## TEXTE FOURNI
-*-*-
Élisabeth Borne
Extrait de Vélo & Territoires, la revue n°53
Le 14 septembre en présence du Premier Ministre et du ministre de la Transition écologique et solidaire, dont c’était la première sortie publique, la ministre des Transports a participé à l’annonce du Plan national vélo et mobilités actives. De l’ambition de ce Plan, ses ressorts pour les territoires, à sa traduction dans la future Loi d’orientation des mobilités et le financement du Fonds mobilités actives à raison de 50 millions d’euros par an dès 2019 via l’Agence de financement des infrastructures de transport de France (AFITF), Élisabeth Borne nous explique l’engagement de l’État pour passer de 3 % à 9 % de part modale vélo d’ici 2024.
Cela fait plus d’un an que vous vous engagez personnellement, notamment via les Assises de la mobilité, et que vous soutenez l’émergence de ce Plan vélo. Pouvez-vous nous donner votre sentiment quant à cette publication ?
Que de chemin parcouru ! Très tôt, dès les Assises nationales de la mobilité que j’ai menées à l’automne 2017, le vélo s’était imposé comme une solution majeure et même incontournable dans le paysage des mobilités. C’est le sujet qui avait suscité la plus forte mobilisation citoyenne dans le cadre de cette consultation. C’était déjà le signe qu’il était temps que nous passions à la vitesse supérieure. Depuis plus d’un an et demi, nous avons donc mené un travail très sérieux et profond avec tous les acteurs de l’écosystème, au premier plan desquels les associations, les collectivités et la filière vélo (constructeurs, distributeurs), pour repartir de la réalité des besoins, et lever un à un les freins au développement de l’usage du vélo. Je crois que nous pouvons être fiers. Jamais un gouvernement ne s’était engagé de façon aussi claire, déterminée, complète, cohérente pour le vélo. La présentation du Plan vélo est donc à la fois l’aboutissement de cette prise de conscience que nous avons dû insuffler collectivement, la concrétisation d’un plan, et surtout le point de départ d’une dynamique qui doit continuer de s’amplifier. L’objectif est clair : faire du vélo un mode – enfin ! – à part entière. Ce Plan est l’affirmation à la fois d’une belle ambition et d’une feuille de route concrète qu’il faut désormais conduire.
-*-*-
## Enregistrements contenus dans un jeu de données

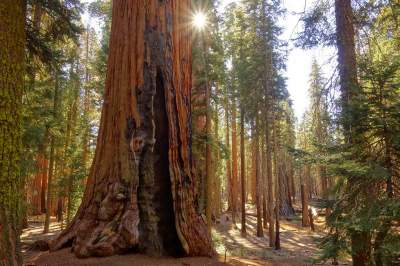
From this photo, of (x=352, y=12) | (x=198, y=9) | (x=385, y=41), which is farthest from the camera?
(x=198, y=9)

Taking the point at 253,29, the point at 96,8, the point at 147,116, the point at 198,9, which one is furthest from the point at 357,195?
the point at 96,8

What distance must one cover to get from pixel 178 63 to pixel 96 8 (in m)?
21.4

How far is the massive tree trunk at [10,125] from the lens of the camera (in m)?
4.11

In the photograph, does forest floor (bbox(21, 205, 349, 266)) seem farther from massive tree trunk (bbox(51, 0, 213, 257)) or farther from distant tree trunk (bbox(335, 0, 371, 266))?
distant tree trunk (bbox(335, 0, 371, 266))

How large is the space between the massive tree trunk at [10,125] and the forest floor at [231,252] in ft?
3.14

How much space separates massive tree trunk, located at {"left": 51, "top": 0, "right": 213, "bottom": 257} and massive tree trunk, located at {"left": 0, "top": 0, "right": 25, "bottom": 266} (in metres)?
1.29

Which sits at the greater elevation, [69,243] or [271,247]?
[69,243]

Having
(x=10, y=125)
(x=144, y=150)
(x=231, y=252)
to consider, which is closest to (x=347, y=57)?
(x=144, y=150)

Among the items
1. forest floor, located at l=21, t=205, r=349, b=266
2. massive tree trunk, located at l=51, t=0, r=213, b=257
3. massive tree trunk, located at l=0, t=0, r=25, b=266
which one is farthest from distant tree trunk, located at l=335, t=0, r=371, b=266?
-*-*-
## CONSIGNES DE L'EXERCICE
a: Selon l'entretien sur le Plan vélo, quelle évolution de la part modale du vélo l'État vise-t-il d'ici 2024 ?
b: Reproduisez à l'identique le passage de l'entretien sur le Plan vélo compris entre « Cela fait plus » et « cette publication ? », ces deux bornes incluses.

## RÉPONSES À L'EXERCICE
a: Passer de 3 % à 9 % de part modale vélo d'ici 2024.

b:
Cela fait plus d’un an que vous vous engagez personnellement, notamment via les Assises de la mobilité, et que vous soutenez l’émergence de ce Plan vélo. Pouvez-vous nous donner votre sentiment quant à cette publication ?